▸ Page excerpt
--

Shell Mistakes

Bourne shell is a useful scripting language but it turns out that there are a number of easy mistakes to make when using it, whether interactively or in a script. This file attempts to describe some of them, demonstrate that they are indeed mistakes, and show how to avoid them.

0.1 Assumptions

Basic familiarity with UNIX and Bourne shell is assumed: the reader will probably have written simple shell scripts already, and if not will at least know what the idea of a script is. This isn't a complete shell tutorial.

0.2 Typographical Conventions

Example

In transcripts of shell sessions, user input is displayed specially, to distinguish it from the output of the computer:

sfere$ echo wibble
wibble

This will only work if your browser supports style sheets. The distinction between user input and computer output will usually be reasonably obvious from context, however.

--

▸ Recorded information
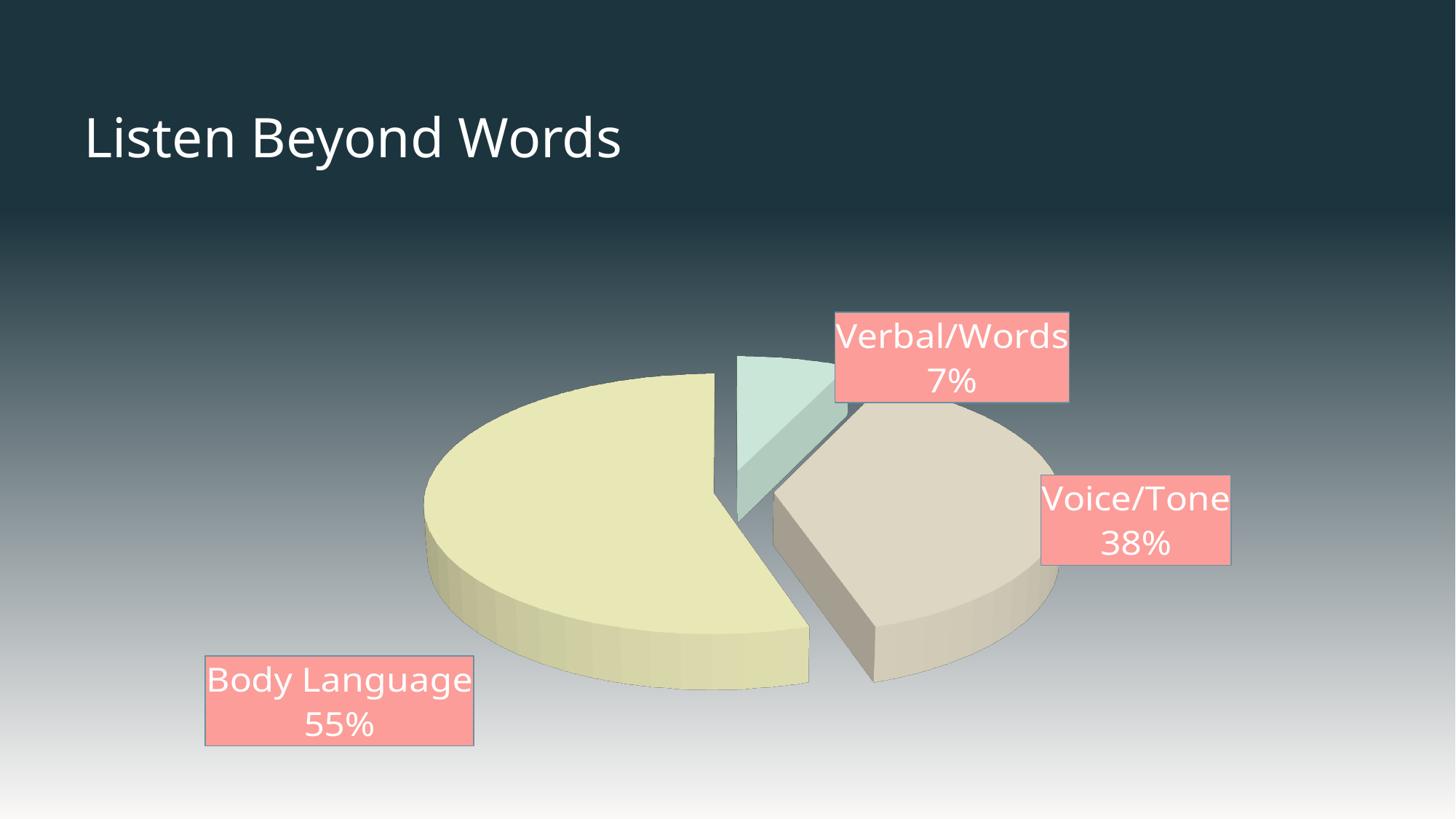
How many slices does the pie chart have? 3 What is the difference in percentage points between Body Language and Voice/Tone? 17 What is the difference in percentage points between Voice/Tone and Verbal/Words? 31 What is the title of the slide containing the pie chart? Listen Beyond Words What colour is the Body Language slice of the pie? pale yellow What share of the pie does Body Language represent? 55% Which slice of the pie is the largest? Body Language What share of the pie does Voice/Tone represent? 38% What share of the pie does Verbal/Words represent? 7% Which slice of the pie is the smallest? Verbal/Words Which is larger, Voice/Tone or Verbal/Words? Voice/Tone What kind of chart is shown on the slide? pie chart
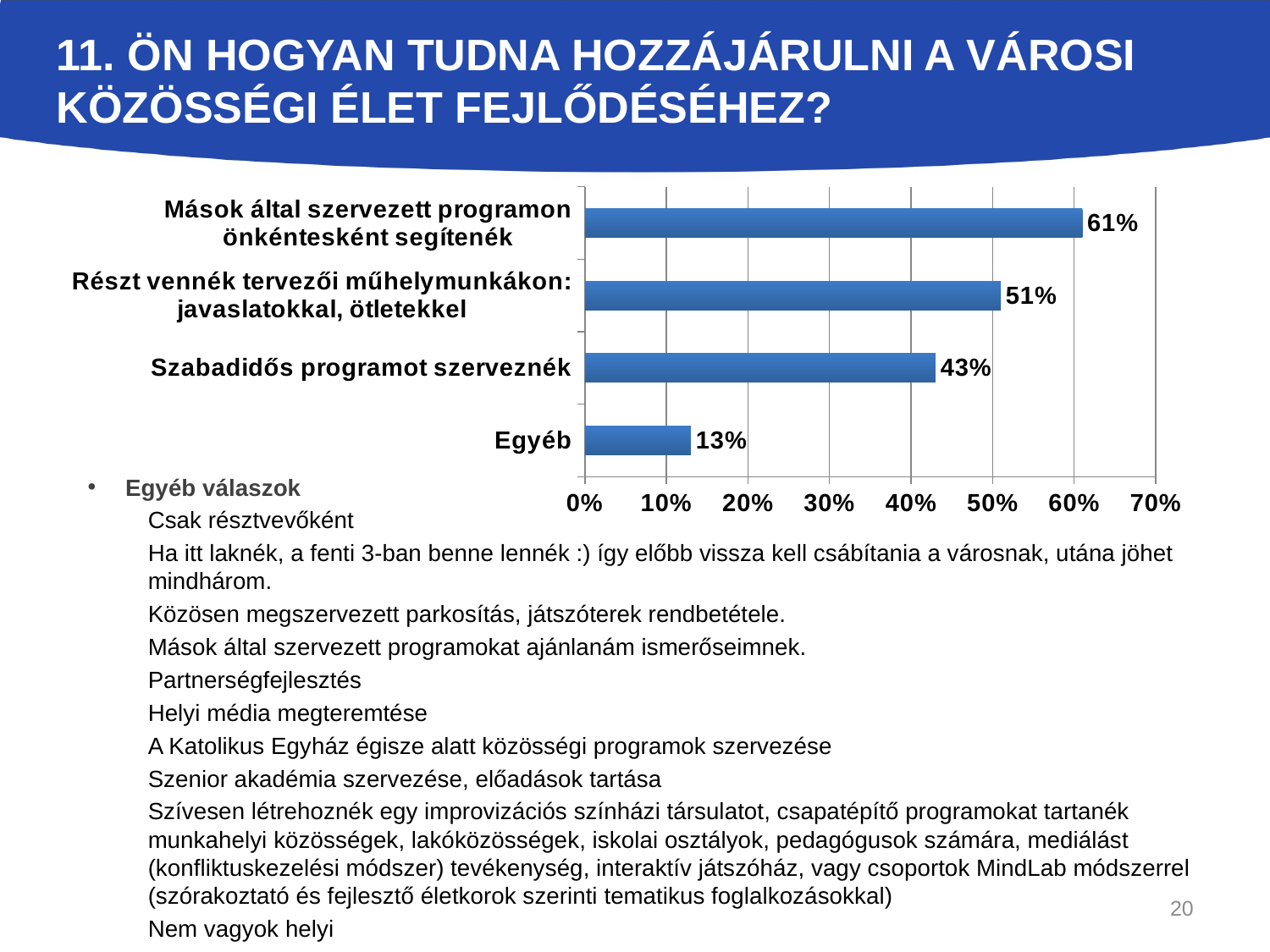
How many categories are shown in the chart? 4 What is the value for "Szabadidős programot szerveznék"? 43% Which category has the lowest value? Egyéb What is the difference between the values for "Részt vennék tervezői műhelymunkákon: javaslatokkal, ötletekkel" and "Egyéb"? 38% What is the maximum value shown on the x axis of the chart? 70% Which is larger: the value for "Részt vennék tervezői műhelymunkákon: javaslatokkal, ötletekkel" or for "Szabadidős programot szerveznék"? Részt vennék tervezői műhelymunkákon: javaslatokkal, ötletekkel What is the value for "Mások által szervezett programon önkéntesként segítenék"? 61% What is the value for "Részt vennék tervezői műhelymunkákon: javaslatokkal, ötletekkel"? 51% What kind of chart is shown on the slide? Bar chart What is the value for "Egyéb"? 13% Which category has the highest value? Mások által szervezett programon önkéntesként segítenék What is the difference between the values for "Mások által szervezett programon önkéntesként segítenék" and "Szabadidős programot szerveznék"? 18%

--

Revise everything from "Basic familiarity with" down to "from context, however." in the shell mistakes page, replacing "browser" with "web browser". The material has no connection to the text.

▸ Response area
Basic familiarity with UNIX and Bourne shell is assumed: the reader will probably have written simple shell scripts already, and if not will at least know what the idea of a script is. This isn't a complete shell tutorial.

0.2 Typographical Conventions

Example

In transcripts of shell sessions, user input is displayed specially, to distinguish it from the output of the computer:

sfere$ echo wibble
wibble

This will only work if your web browser supports style sheets. The distinction between user input and computer output will usually be reasonably obvious from context, however.